We have gained some more bandwidth from the ops center to tower 29 by moving the frequencies further away from the ones being used by the two sector antennas at tower 29. It seemed like these three antennas close by each other were interfering.
As you already has discovered the fiber was fixed to day. It turned out that we had two issues with the connection out of here. Rx fiber was broken close to the first junction box they have. Aparently a couple of kilometers from here. The Tx fiber also had a problem with too sharp a bent in the very first electricity pole outside the building. The latter could explain the changing performance we were seeing on the line performance.
The last 100m tower was successfully instrumented today, and your DSM’s should with a little luck be visible on the network.
We have changed the Ubiquiti config in the 4 army alu towers behind riNE07. They should now be online.
A few of the ubiquities on the towers were not set up with the proper wireless security rules, some were locked on the MAC address of the old AP we replaced (the Prism) and the last one was set in the wrong network mode.
We have moved a few towers from the planned accesspoint to another were the signal quality was higher.
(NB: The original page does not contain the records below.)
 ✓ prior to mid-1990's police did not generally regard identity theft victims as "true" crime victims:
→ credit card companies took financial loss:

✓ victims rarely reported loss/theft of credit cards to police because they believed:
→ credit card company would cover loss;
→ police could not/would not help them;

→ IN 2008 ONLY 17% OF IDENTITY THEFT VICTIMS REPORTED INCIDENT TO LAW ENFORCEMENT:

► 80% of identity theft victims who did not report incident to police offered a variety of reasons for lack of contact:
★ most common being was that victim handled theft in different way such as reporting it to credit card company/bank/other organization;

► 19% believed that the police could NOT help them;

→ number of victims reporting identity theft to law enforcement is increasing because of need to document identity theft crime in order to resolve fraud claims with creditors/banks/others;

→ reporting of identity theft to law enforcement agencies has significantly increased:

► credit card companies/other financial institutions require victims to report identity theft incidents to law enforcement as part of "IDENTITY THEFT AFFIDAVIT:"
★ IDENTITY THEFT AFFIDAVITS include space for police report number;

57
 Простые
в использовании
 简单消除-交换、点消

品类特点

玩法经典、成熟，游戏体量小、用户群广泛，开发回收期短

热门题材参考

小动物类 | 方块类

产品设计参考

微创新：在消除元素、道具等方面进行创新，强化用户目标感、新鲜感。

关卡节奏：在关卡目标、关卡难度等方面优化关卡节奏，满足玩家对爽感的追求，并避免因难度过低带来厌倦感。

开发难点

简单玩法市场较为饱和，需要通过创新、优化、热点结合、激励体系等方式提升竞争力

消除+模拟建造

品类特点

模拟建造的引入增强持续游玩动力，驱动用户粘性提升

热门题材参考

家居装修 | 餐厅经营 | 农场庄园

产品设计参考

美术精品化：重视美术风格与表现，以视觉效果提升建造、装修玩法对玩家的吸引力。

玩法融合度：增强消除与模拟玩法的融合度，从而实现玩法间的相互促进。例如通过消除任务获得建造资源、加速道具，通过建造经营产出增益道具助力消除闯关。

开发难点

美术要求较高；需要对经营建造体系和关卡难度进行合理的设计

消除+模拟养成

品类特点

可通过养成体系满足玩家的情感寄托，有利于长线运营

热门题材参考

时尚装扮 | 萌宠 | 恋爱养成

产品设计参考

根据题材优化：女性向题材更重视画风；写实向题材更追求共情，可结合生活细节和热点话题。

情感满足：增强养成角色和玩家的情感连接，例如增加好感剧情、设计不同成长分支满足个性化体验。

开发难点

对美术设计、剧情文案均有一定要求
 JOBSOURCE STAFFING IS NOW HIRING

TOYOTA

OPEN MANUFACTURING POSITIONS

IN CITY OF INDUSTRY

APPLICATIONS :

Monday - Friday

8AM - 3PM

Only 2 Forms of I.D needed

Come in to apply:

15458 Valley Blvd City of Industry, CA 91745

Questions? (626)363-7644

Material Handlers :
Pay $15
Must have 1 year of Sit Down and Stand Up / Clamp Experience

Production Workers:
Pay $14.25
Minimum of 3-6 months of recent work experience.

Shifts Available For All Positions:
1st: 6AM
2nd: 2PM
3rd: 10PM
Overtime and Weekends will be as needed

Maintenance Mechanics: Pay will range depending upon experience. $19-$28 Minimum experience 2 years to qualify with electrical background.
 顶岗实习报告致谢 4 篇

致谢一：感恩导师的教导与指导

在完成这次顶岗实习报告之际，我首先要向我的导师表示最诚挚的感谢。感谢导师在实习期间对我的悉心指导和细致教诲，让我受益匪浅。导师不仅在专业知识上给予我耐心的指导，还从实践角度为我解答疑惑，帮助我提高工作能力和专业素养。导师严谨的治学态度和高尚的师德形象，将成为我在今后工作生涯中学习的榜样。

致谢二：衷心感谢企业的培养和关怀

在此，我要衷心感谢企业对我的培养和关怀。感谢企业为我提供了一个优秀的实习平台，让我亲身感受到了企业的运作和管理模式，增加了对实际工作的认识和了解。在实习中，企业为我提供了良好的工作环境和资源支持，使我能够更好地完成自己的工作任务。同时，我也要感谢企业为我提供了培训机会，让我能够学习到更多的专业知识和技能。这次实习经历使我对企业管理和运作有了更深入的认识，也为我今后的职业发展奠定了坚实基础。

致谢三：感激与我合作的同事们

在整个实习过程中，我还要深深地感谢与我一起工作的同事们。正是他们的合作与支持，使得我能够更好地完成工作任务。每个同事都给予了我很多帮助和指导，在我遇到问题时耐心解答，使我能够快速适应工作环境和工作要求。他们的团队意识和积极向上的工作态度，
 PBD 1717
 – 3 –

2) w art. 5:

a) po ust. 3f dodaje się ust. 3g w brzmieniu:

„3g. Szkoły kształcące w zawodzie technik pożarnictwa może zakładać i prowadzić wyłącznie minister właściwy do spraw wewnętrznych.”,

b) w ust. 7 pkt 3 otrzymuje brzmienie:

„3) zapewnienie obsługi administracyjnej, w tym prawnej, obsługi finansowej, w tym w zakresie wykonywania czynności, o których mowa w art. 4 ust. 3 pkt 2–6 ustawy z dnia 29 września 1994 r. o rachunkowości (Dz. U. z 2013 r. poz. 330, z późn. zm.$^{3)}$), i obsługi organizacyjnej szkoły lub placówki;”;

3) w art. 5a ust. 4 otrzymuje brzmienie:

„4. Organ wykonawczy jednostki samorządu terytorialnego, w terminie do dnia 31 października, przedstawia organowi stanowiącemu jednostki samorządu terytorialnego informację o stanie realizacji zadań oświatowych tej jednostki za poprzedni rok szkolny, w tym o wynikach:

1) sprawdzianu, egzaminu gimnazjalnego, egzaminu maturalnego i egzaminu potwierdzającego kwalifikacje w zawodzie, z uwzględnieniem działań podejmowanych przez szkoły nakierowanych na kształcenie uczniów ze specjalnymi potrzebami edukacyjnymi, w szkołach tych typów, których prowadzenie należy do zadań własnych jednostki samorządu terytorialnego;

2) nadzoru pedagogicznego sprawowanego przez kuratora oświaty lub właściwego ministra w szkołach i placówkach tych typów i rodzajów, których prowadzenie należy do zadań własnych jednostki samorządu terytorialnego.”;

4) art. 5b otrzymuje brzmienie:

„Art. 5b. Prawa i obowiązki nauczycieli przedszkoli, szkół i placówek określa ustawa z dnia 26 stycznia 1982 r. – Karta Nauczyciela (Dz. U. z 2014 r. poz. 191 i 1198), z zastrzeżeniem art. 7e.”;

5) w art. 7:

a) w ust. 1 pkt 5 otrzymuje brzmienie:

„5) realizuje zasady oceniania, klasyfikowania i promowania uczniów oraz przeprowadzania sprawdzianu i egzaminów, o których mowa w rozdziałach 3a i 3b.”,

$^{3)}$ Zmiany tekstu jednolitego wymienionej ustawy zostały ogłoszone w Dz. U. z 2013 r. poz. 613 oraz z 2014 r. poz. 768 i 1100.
I still miss to correct it on the spreadsheet, I’ll do that asap.
The ARL ubiquities were all having the wrong PSK. José C. forwarded me a mail from a Sean, where he says there’s an IP conflict in one of his units, but they all seemed to have the IP address stated to the far right in the spreadsheet. And not the .110 to .113 stated in the mail. I were not able to access the web config page as described in his mail either, but since the IP’s matched Ted’s spreadsheet I put them on the network.
This was reporting all NA. pio got it to work. I'm actually surprised, since I thought we had seen this problem in Jan and had even sent people up the tower to check the sonic head connection, with no success then...
Now that the network is up and we can look at things, I'm finding lots of TRHs with ifan=0:
tse06.2m: #67, no response to ^r, responded to pio (after power cycle, responds to ^r)
tse06.10m: #43, no response to ^r, pio didn't restart fan (after power cycle, responds to ^r)
tse06.60m: #8, responds to ^r and pio, but didn't restart fan
tse09b.2m: #103, ^r worked
tse11.2m: #120, no response to ^r, responded to pio
tse11.20m: #116, responds to ^r and pio, but didn't restart fan
tse11.40m: #110, responds to ^r and pio, but didn't restart fan
tse11.60m: #121, was in weird cal land, no response to ^r, responded to pio
tse13.2m: #119, no response to ^r, pio didn't restart fan (after power cycle, responds to ^r)
tse13.100m: #111, no response to ^r, pio didn't restart fan, reset CUR 200, now running at 167mA (and T dropped by 0.2 C). WATCH THIS! (has been running all day today)
tnw07.10m: #42, no response to ^r, responded to pio
tnw07.60m: #125, ^r killed totally! pio doesn't bring back. dead.